» ACTIVITY:
What is wanted is every line below from the one with "transzmembrán IgM BCR" up to and including the one with "Adrianna Papell - Grand", retyped exactly, pictures excluded, nothing else.

» SUPPLIED MATERIAL:

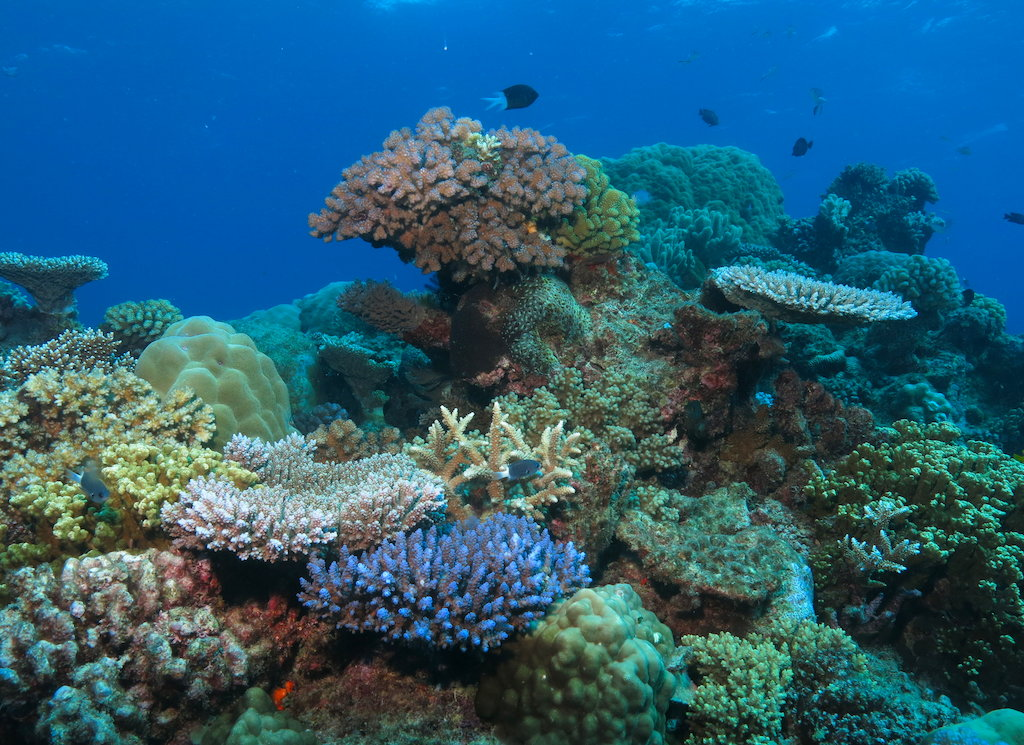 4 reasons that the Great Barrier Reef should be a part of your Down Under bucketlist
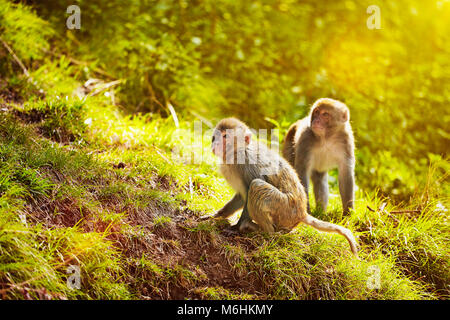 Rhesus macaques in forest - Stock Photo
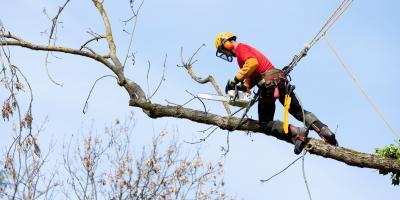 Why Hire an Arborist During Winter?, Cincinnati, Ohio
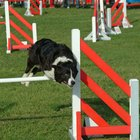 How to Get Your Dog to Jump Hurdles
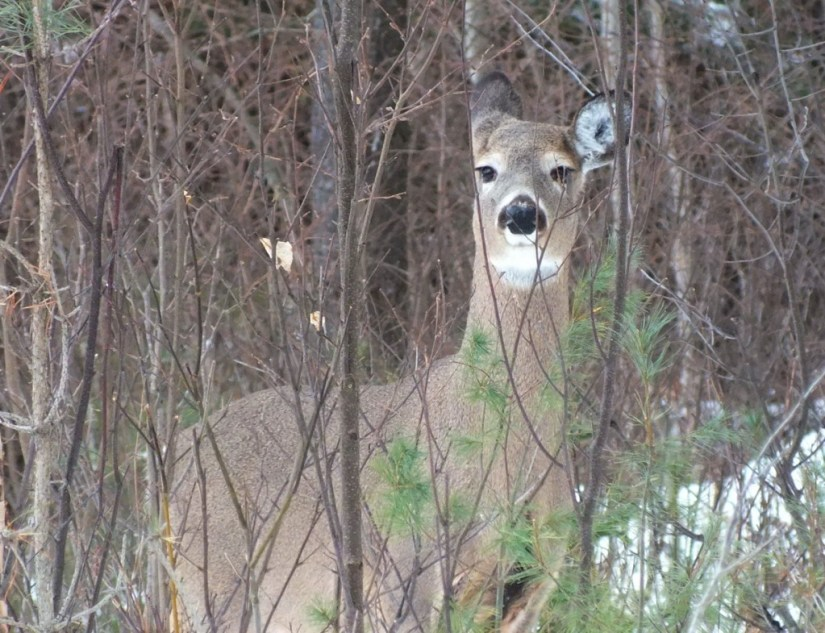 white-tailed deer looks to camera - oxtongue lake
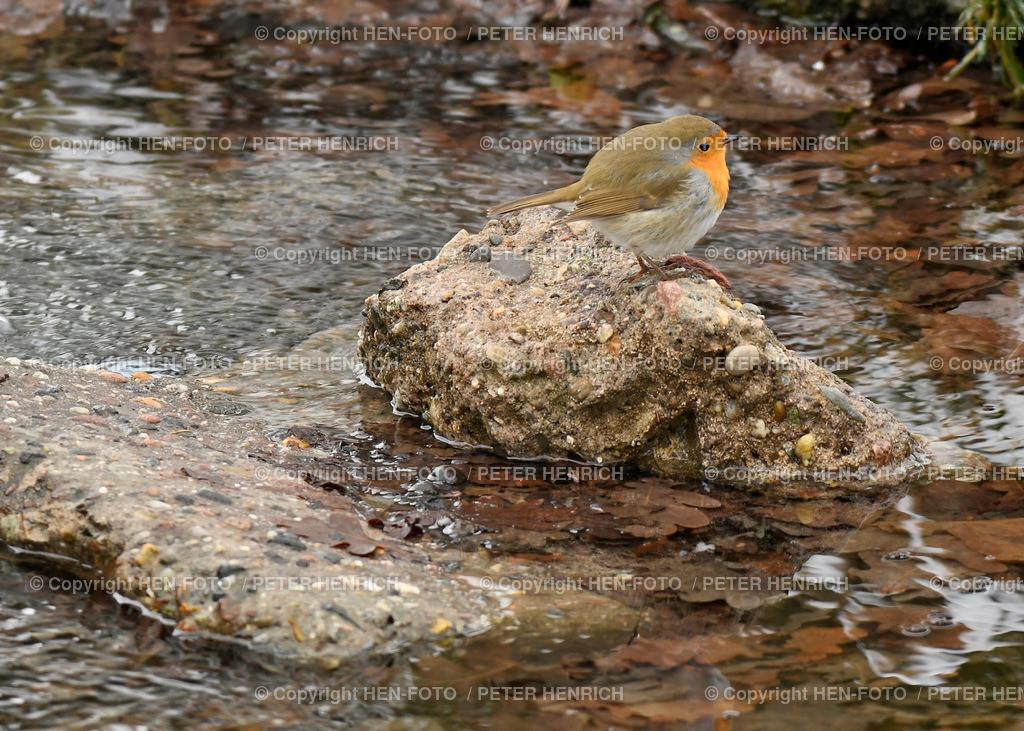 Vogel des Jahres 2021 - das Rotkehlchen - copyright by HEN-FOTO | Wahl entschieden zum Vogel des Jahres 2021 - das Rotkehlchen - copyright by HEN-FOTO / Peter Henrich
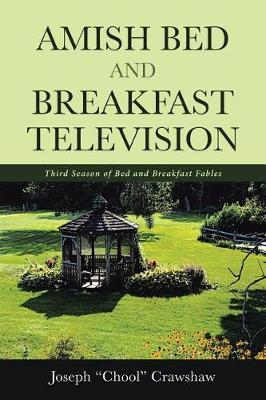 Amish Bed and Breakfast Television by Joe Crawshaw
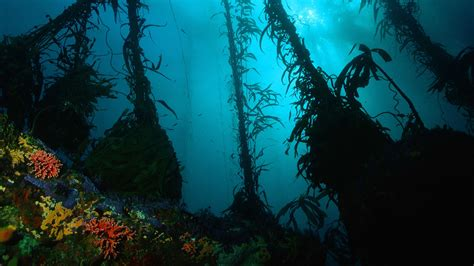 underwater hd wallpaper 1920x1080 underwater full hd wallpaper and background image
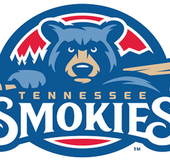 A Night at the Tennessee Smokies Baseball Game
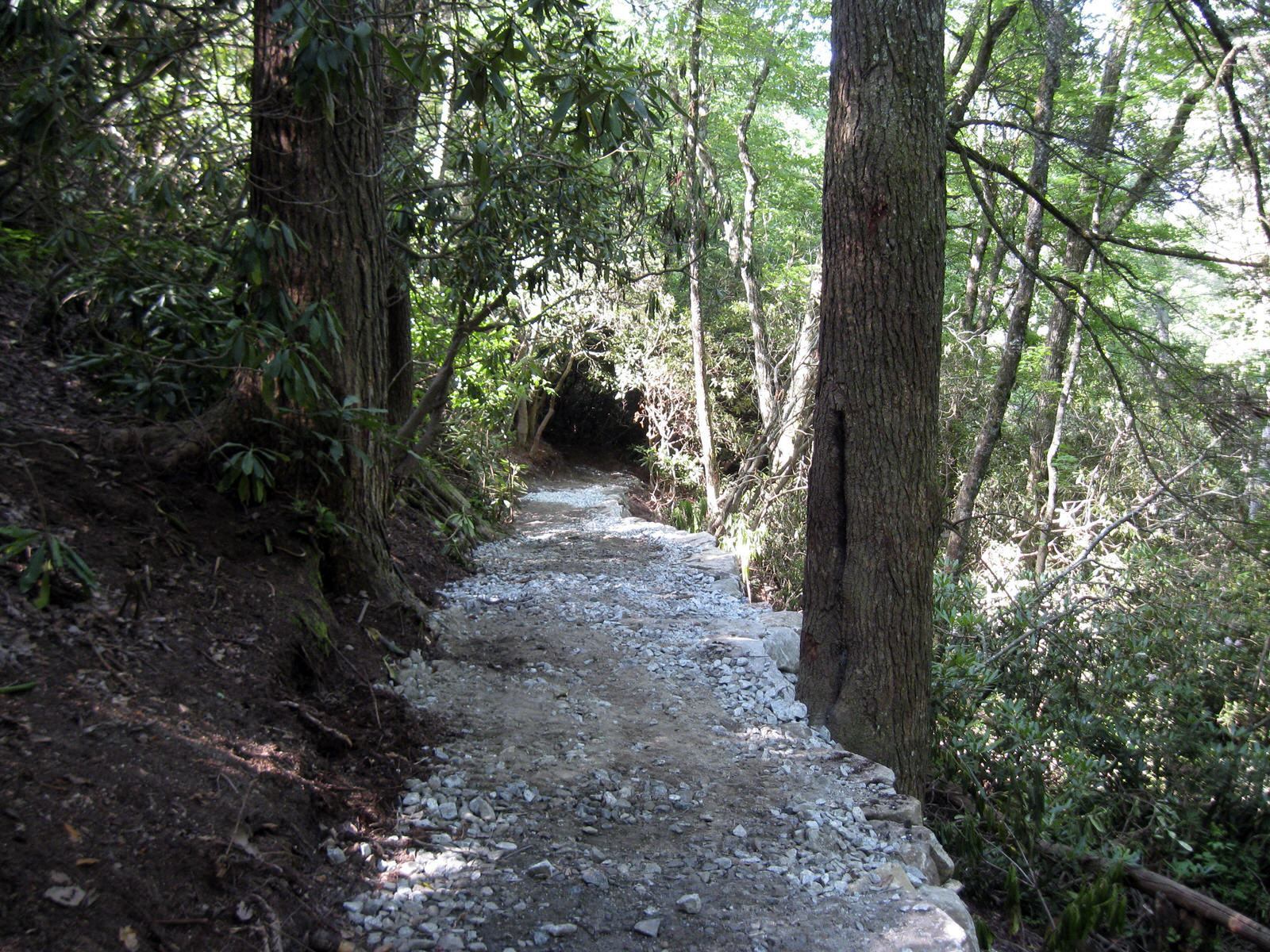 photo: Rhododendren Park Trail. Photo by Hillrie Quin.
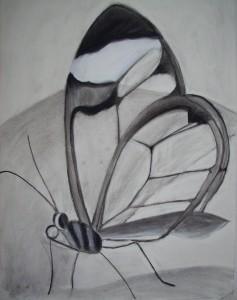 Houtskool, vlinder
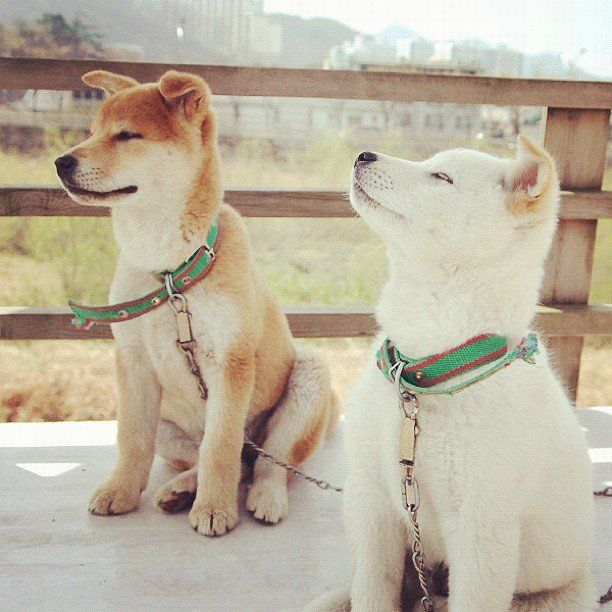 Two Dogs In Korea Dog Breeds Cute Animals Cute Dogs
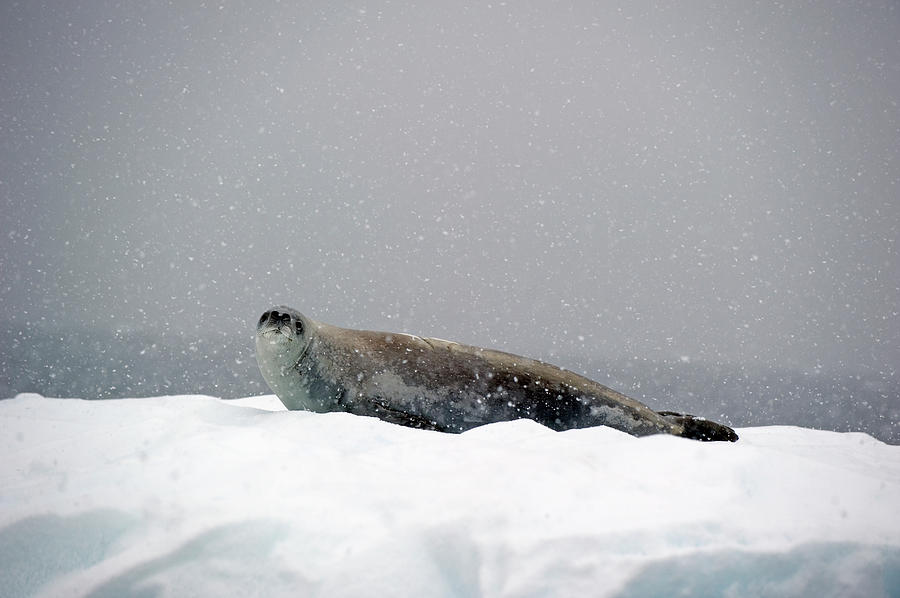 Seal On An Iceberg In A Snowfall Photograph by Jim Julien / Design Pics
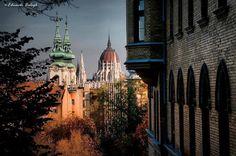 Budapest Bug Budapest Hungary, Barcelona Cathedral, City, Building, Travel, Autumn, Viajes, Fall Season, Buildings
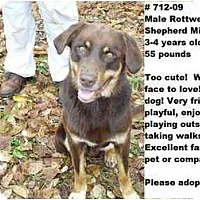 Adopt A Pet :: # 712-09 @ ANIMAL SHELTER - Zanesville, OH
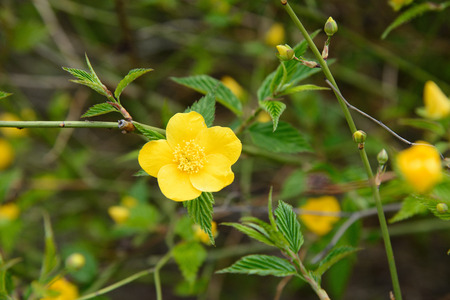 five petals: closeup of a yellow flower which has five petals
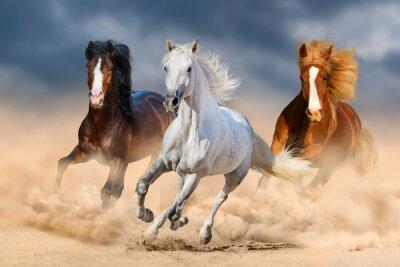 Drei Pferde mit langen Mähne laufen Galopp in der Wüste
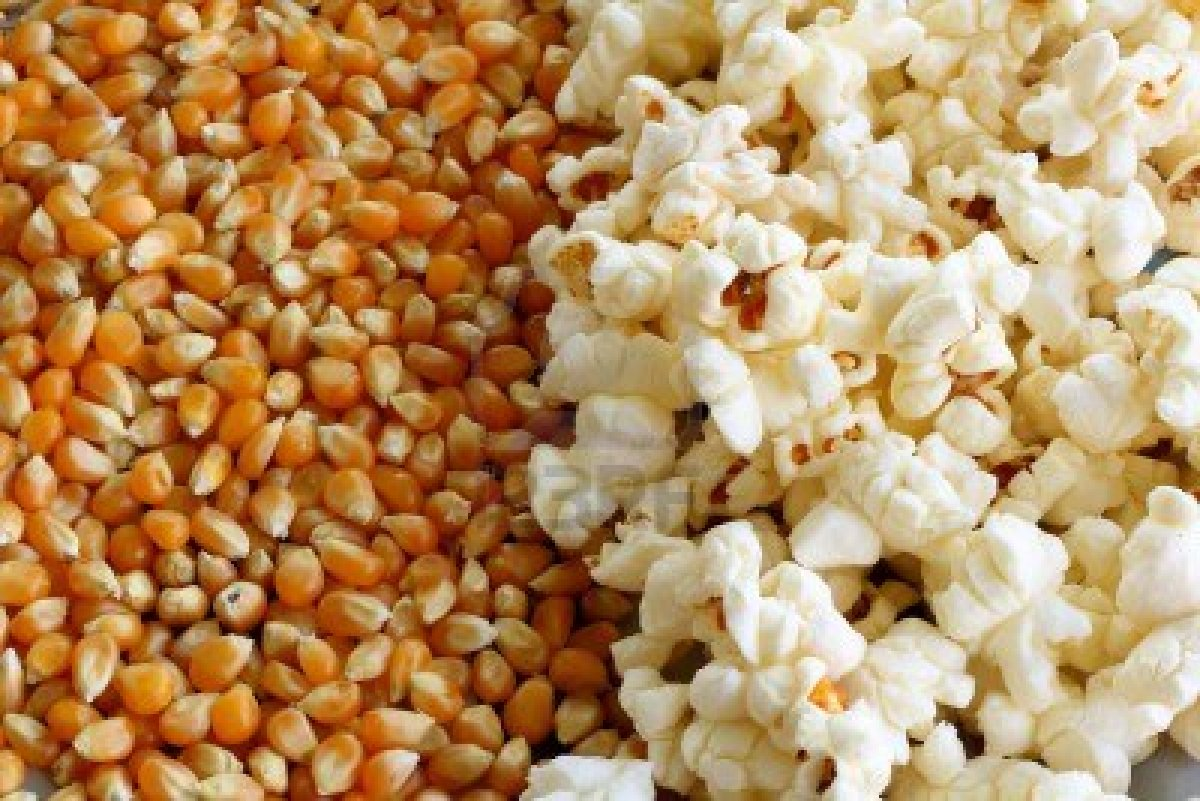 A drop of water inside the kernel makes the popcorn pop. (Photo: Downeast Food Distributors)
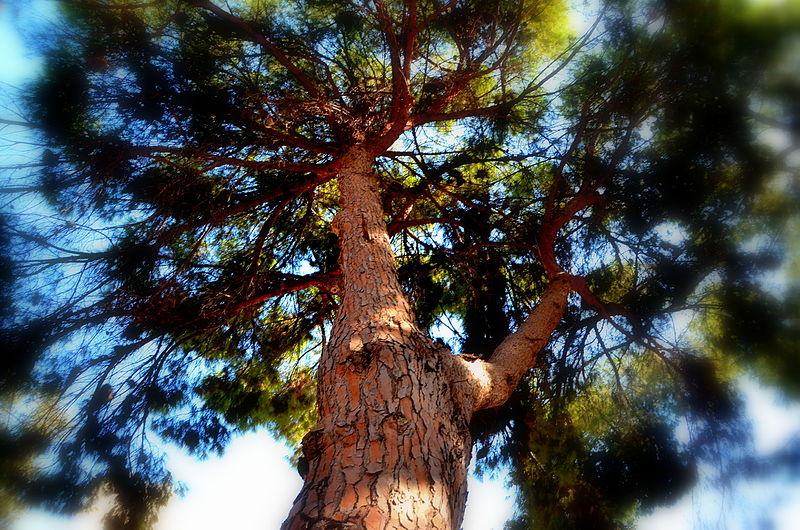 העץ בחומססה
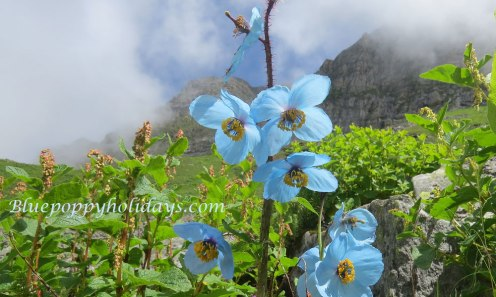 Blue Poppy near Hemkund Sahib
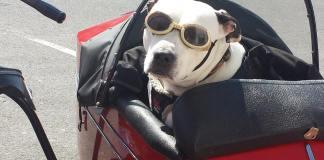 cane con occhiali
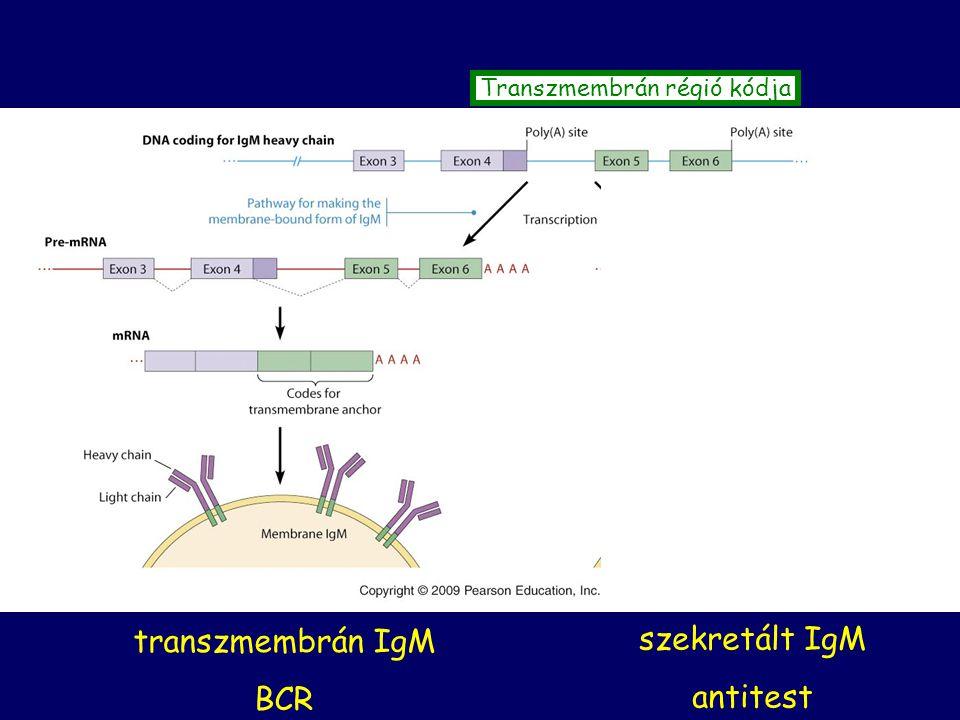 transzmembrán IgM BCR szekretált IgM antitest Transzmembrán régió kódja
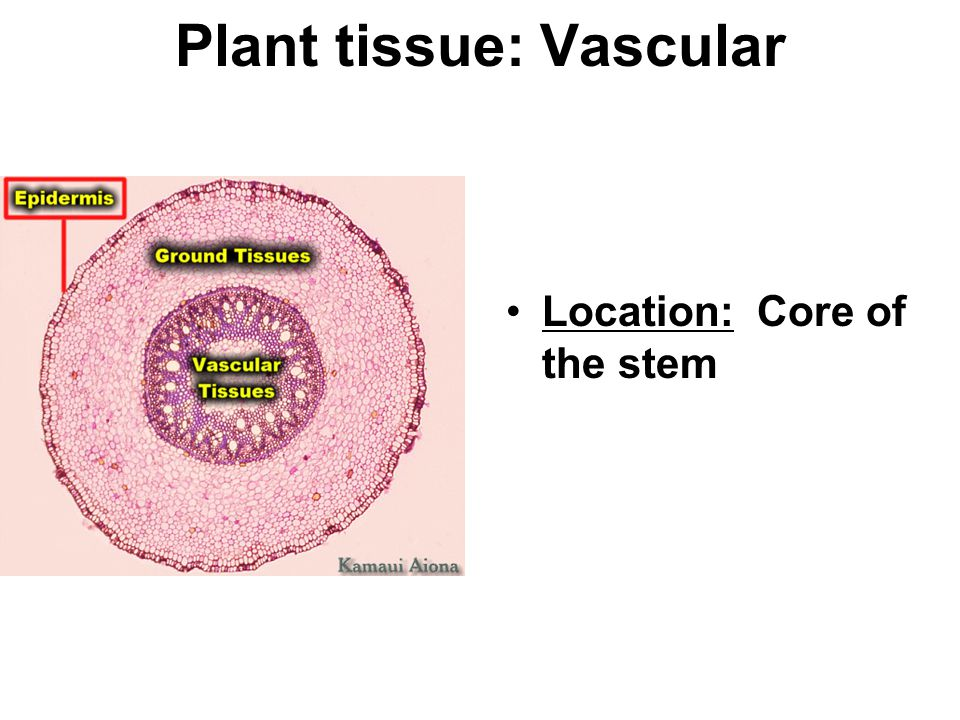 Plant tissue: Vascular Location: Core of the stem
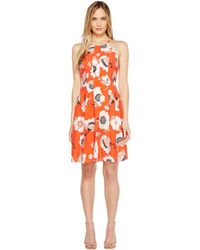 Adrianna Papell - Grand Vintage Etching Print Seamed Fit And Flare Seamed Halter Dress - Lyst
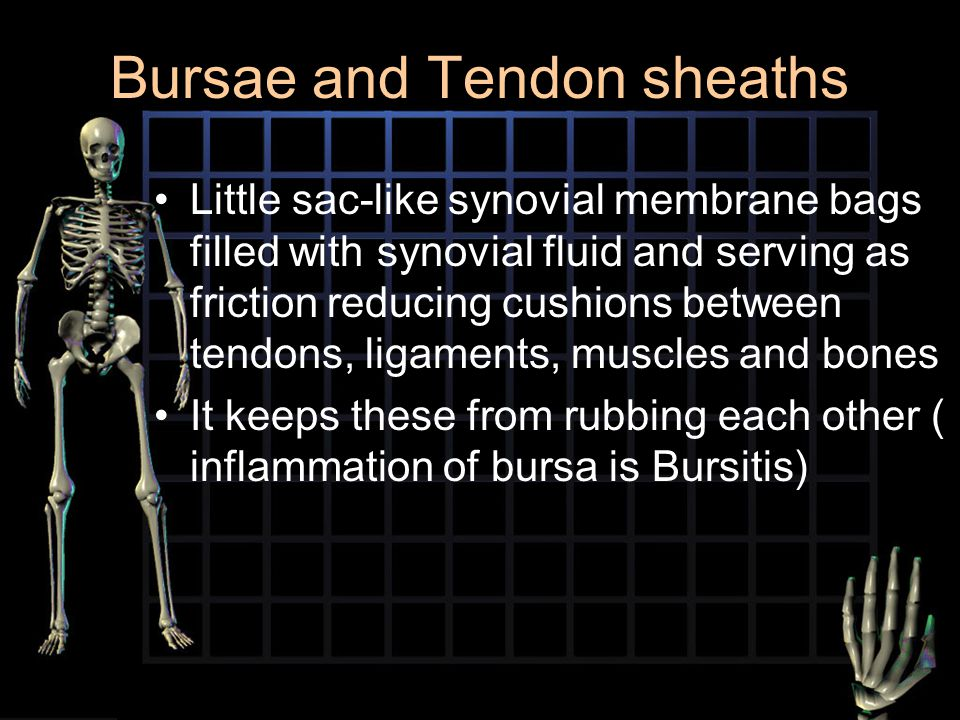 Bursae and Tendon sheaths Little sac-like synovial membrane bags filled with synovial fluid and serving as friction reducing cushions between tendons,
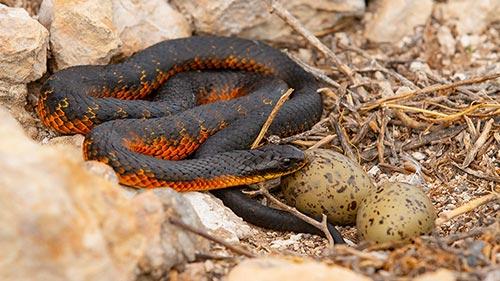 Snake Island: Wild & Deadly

» FINISHED EXERCISE:
 transzmembrán IgM BCR szekretált IgM antitest Transzmembrán régió kódja
 Plant tissue: Vascular Location: Core of the stem
 Adrianna Papell - Grand Vintage Etching Print Seamed Fit And Flare Seamed Halter Dress - Lyst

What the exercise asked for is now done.